▶ _WHAT YOU NEED TO DO_
Transcribe the records word for word, beginning with the first line and ending with the line that contains "Chaussons en tricot"; include nothing else.

[Crawled caption data]
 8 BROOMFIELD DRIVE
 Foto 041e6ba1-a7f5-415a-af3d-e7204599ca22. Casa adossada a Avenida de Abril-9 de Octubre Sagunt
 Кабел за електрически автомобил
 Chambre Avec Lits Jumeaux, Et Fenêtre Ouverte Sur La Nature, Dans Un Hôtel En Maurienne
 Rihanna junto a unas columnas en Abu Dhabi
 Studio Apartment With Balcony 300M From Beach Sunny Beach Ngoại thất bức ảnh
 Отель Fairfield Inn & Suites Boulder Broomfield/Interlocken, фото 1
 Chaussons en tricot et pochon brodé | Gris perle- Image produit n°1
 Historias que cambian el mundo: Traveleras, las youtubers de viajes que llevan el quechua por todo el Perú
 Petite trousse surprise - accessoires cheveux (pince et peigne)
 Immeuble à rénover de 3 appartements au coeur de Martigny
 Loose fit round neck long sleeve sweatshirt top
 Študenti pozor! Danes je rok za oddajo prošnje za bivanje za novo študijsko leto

▶ _RESPONSE TO THIS TASK_
 8 BROOMFIELD DRIVE
 Foto 041e6ba1-a7f5-415a-af3d-e7204599ca22. Casa adossada a Avenida de Abril-9 de Octubre Sagunt
 Кабел за електрически автомобил
 Chambre Avec Lits Jumeaux, Et Fenêtre Ouverte Sur La Nature, Dans Un Hôtel En Maurienne
 Rihanna junto a unas columnas en Abu Dhabi
 Studio Apartment With Balcony 300M From Beach Sunny Beach Ngoại thất bức ảnh
 Отель Fairfield Inn & Suites Boulder Broomfield/Interlocken, фото 1
 Chaussons en tricot et pochon brodé | Gris perle- Image produit n°1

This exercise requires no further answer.